„Wer hätte 1990 gedacht, dass ein Vortrag über Quantenphysik einmal einen Hörsaal mit 600 Leuten füllen würde? Wohl niemand.“
So beginnt Vize-Rektor Gregor Weihs die Begrüßungsrede zum „Neujahrskonzert der Physik“, wie er es selbst nennt. Die Zuschaueranzahl von bis zu einer Milliarde Menschen weltweit, die die Wiener Philharmoniker erreichen, habe man zwar noch nicht geknackt. Doch schon der berstend volle Audimax-Saal im Agnes-Heller-Haus ist ein Beweis dafür, dass auch hochkomplexe Naturwissenschaft ein Straßenfeger sein kann.
Zumindest wenn Publikumsmagnet Anton Zeilinger sie vorträgt. Der 78-jährige Österreicher gilt schon lange als Physik-Erklärer der Nation, schrieb verständliche Bücher über Quantenphysik und teleportierte medienwirksam Teilchen zwischen La Palma und Teneriffa. Der Nobelpreis 2022 machte Zeilinger endgültig zum Star am Himmel der Wissenschaftskommunikation.
Einige seiner bahnbrechenden Arbeiten, für die ihm der prestigeträchtige Preis verliehen wurde, führte der Quantenphysiker in seiner Zeit an der Universität Innsbruck durch. Hier wirkte er von 1990 bis 1999 am Institut für Experimentalphysik, seit letztem Jahr ist er auch Ehrendoktor der Universität. Der öffentliche Vortrag am 11. Januar fungierte gleichzeitig als Reunion-Treffen der ehemaligen Mitglieder der Zeilinger-Gruppe, zu denen übrigens auch der Vize-Rektor für Forschung, Gregor Weihs, gehört.
Wundersame Quanten: die Würfel Gottes
In seinem Vortrag führt der Nobelpreisträger durch die Geschichte der Quantentheorie von ihrer Geburtsstunde im Jahr 1900 bis zur Gegenwart. Dabei ist ihm die Rolle des Zufalls besonders wichtig: Die Quantenphysik ist nämlich nicht mehr deterministisch, also von Ursache-Wirkung bestimmt, wie das die klassische Physik noch war. Stattdessen gibt es keinen Grund mehr, wieso ein Teilchen beispielsweise durch einen halbdurchlässigen Spiegel hindurch geht, ein anderes aber reflektiert wird. Der Prozess geschieht rein zufällig.

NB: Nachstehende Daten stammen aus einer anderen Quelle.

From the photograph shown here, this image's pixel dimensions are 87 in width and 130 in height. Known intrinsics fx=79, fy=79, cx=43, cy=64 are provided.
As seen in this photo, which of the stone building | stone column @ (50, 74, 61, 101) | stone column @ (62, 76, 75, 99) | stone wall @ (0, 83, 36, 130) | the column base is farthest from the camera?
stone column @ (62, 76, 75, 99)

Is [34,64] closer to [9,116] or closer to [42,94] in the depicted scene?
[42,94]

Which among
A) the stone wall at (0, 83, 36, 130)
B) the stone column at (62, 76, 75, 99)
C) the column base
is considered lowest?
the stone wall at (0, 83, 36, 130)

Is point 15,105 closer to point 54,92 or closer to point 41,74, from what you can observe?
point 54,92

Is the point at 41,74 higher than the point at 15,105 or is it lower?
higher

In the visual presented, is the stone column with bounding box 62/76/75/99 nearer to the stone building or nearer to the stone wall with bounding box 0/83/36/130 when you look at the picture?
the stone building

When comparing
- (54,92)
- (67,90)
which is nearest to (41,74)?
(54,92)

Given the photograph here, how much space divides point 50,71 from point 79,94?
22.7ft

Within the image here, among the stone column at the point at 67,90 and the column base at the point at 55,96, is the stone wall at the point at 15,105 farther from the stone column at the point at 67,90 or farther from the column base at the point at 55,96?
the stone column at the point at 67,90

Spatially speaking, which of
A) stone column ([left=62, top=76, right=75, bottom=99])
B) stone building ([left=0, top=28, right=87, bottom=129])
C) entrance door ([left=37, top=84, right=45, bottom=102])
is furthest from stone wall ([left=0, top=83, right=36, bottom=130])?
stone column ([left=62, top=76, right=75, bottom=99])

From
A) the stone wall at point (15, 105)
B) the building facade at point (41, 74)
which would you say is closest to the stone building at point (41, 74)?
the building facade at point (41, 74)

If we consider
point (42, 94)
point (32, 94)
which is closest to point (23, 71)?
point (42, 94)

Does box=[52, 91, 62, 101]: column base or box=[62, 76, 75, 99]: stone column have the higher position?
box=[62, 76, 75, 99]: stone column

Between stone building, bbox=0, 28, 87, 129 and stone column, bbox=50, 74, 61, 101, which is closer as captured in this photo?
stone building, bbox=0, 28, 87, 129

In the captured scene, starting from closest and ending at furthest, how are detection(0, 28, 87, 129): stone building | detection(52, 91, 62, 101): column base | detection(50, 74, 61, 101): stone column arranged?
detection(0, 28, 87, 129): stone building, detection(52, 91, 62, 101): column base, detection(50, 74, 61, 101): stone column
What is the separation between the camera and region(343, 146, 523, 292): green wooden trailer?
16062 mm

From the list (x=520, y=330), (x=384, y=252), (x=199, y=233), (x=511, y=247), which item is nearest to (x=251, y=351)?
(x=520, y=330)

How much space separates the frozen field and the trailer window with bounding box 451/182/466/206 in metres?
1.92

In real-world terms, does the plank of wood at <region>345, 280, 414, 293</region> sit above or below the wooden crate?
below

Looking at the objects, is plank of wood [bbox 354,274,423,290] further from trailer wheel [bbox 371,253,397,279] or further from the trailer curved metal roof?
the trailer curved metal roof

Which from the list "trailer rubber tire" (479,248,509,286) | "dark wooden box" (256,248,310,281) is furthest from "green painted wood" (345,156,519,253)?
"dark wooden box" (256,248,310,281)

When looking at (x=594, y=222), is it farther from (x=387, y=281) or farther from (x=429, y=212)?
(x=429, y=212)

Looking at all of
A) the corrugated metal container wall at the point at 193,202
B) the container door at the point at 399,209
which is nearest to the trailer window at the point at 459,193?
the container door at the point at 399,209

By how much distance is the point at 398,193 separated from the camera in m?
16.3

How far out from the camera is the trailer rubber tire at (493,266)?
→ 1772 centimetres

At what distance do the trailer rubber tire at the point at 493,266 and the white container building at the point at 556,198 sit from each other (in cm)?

Außerdem sind laut der Quantenphysik die Eigenschaften von Teilchen, wie beispielsweise seine Geschwindigkeit, sein Ort oder seine Polarisation, bis zur Messung unbestimmt. Das Teilchen befindet sich in einer Überlagerung, einer Superposition, verschiedener Zustände. Erst wenn das Teilchen gezwungen wird, sich für einen Zustand zu „entscheiden“, nimmt es zufällig einen eindeutigen Zustand an.
Viele Menschen, auch Physiker:innen, haderten mit den kontraintuitiven Eigenschaften der Quantenphysik. Unter ihnen auch einer der ganz Großen: Albert Einstein selbst meinte, wenn die Vorhersagen der Quantentheorie so stimmen, wäre er lieber Schuster oder Angestellter in einem Casino als Physiker. Er könne sich nicht vorstellen, dass Gott würfelt. Niels Bohr soll geantwortet haben: Dem Herrgott macht man keine Vorschriften.
(Besonders ironisch: Moderne Spielbanken verwenden mittlerweile häufig Quantentechnologie in ihren Zufallsgeneratoren. Dem Quanten-Zufall könnte Einstein also auch bei dieser Berufswahl nicht mehr entkommen.)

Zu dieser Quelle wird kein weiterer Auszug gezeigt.